_Task details_
Carry on the article below about Michigan cities sharing services, picking up after its last sentence.

MML Survey Finds Increasing Shared Resources Among Cities

MML Survey Finds Increasing Shared Resources Among Cities

(Crystal A. Proxmire, 3/5/2011)


Across Michigan, municipalities are already doing exactly what Governor Rick Snyder is asking local governments to do: adopting cost-cutting “best practices” that save taxpayer money while continuing to provide vital services to residents, a new survey conducted by the Michigan Municipal League finds.


Some 129 communities responding to the MML survey provided details of more than 640 examples of how they are already sharing services, saving taxpayer dollars and improving operational efficiencies.


Examples of consolidation and shared services can be found throughout the state, including:


~On the state’s west side, six cities and Kent County share all the costs to provide everything from animal control services to waste disposal.

~In central Michigan, the city of Alma provides fire protection to four surrounding townships – a practice that’s been the norm in Gratiot County for decades.

~In the Upper Peninsula, the “new” city of Iron River is the result of the total consolidation of three separate municipalities.

~In southeast Michigan, Mount Clemens totally disbanded its police department in 2005 to contract with the Macomb County Sheriff’s Department, saving 1.4 mills in the first year.


While communities reported sharing all kinds of services, those relating to waste management, public works, administration and public safety were most common.


The City of Ferndale currently provides ambulance and fire services to Pleasant Ridge and Royal Oak Township.  Until this year, the City also provided Animal Control to Hazel Park, although it is likely that Ferndale will likely soon be getting Animal Control services through Oakland County for no charge.  All of these agreements provide extra income to the city, while allowing us to help neighboring communities.


According to Fire Marshall Brian Batten, the Ferndale Fire Department recently tried to work out a regional fire authority with Madison Heights, Hazel Park and Royal Oak.  “We were all ready to go with it,” he said.  “The County [Oakland] hired Plante Moran to come up with a final plan and it was just unrealistic.  They wanted completely new buildings and new equipment that we couldn’t afford to do.  We were trying to save money, and their plan would have cost a lot up front. …There are also legal challenges and issues with the unions to contend with.  When we got that report it took all the wind out of our sails.” Discussion has waned on the subject since the report two years ago, Batten said.

_Information shown_
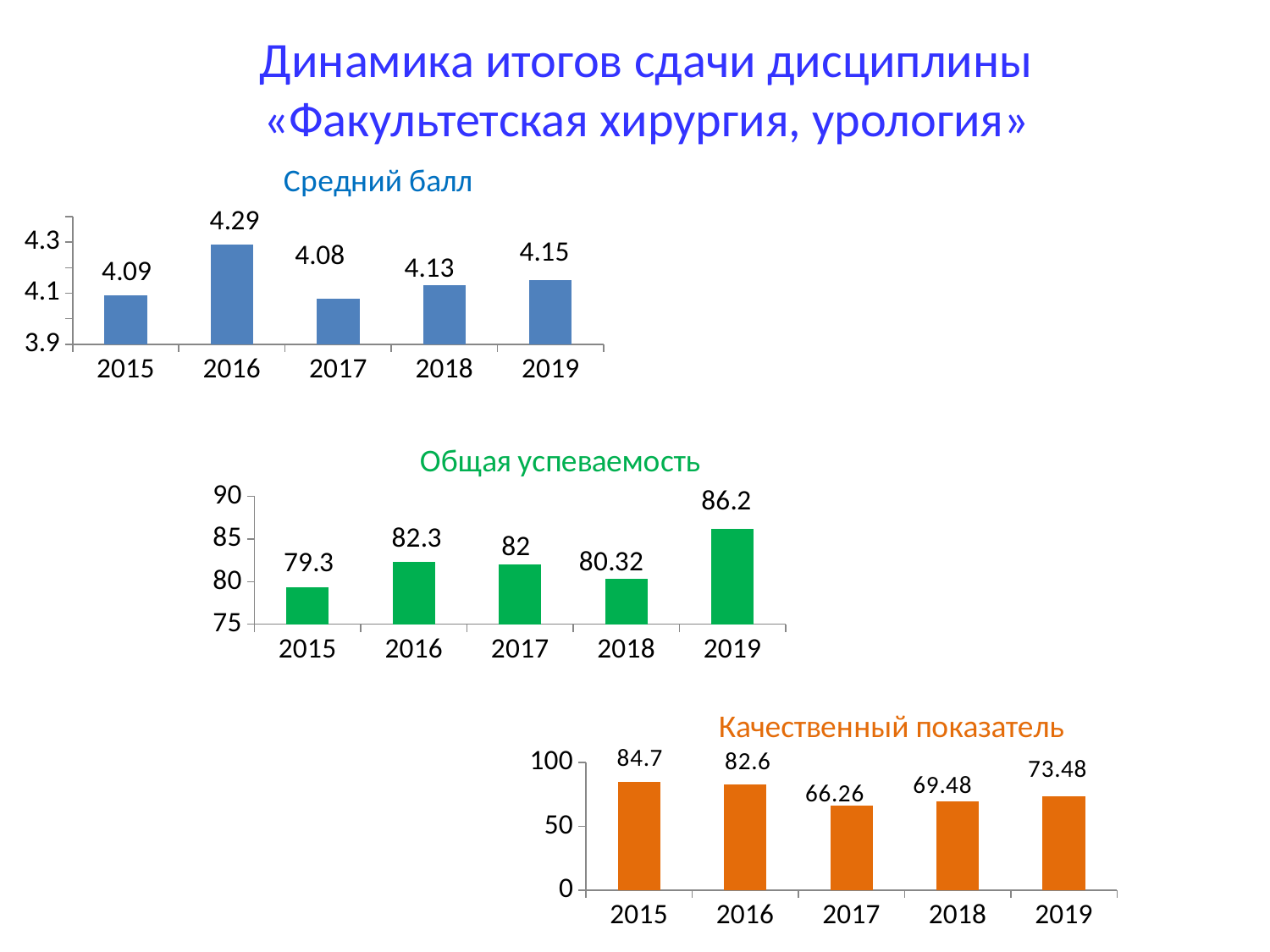
In the 'Общая успеваемость' chart, which year has the highest value? 2019 What type of chart is the 'Общая успеваемость' chart? Bar chart How many charts are on the slide? 3 In the 'Качественный показатель' chart, what is the value for 2017? 66.26 How many years are shown on the x axis of the 'Качественный показатель' chart? 5 In the 'Средний балл' chart, which year has the lowest value? 2017 In the 'Качественный показатель' chart, what is the difference between the values for 2015 and 2019? 11.22 In the 'Средний балл' chart, what is the value for 2016? 4.29 In the 'Общая успеваемость' chart, which is larger, the value for 2016 or the value for 2017? 2016 In the 'Общая успеваемость' chart, what is the value for 2018? 80.32 In the 'Качественный показатель' chart, which year has the highest value? 2015 In the 'Средний балл' chart, what is the difference between the values for 2016 and 2017? 0.21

_Expected answer_
The City currently is in a Mutual Aid agreement with surrounding cities, so that in the event of a large fire, departments are able to step in and help, and be reasonably reimbursed for their services.


In their response to the MML survey, Royal Oak stated “The Urban Cooperation Act needs repeal.  Royal Oak and other nearby Cities hired consultants and found that any effort to consolidate results in higher costs instead of lower when addressing our fire departments.”


Communities that currently share Fire Services, or are involved in contracts for Service in other municipalities, include Allegan, Alma, Alpena, AuGres, Bangor, Bingham Farms, Bronson, Charoltte, Clawson, East Jordan, Hastings, Hazel Park, Ithaca, Lathrup Village, Mackinaw City, Marlette, Norton Shores, Southfield, St. Clair, and Troy.

The City of Eastpointe reports that there is “significant discussion between Cities of Eastpointe and Roseville to consolidate Recreation activities and Fire functions.”


Other communities have combined their Police and Fire services into a single department called Public Safety, which is an option leaders in Ferndale have been dismissive of.  Huntington Woods reports they were “One of the first cities in the U.S. to combine police and fire services into a Department of Public Safety.”


In Manistee they combined they eliminated the Fire Chief position and instilled a Public Safety Director.  They are working “on a fire authority with our nearest townships, but they are not in a good financial position so this will be a tough task,” said the report.  “We are looking at the new normal way to do things and have a strategic plan in place and continue to update it.”  They also partner with a local Native American tribe for police service.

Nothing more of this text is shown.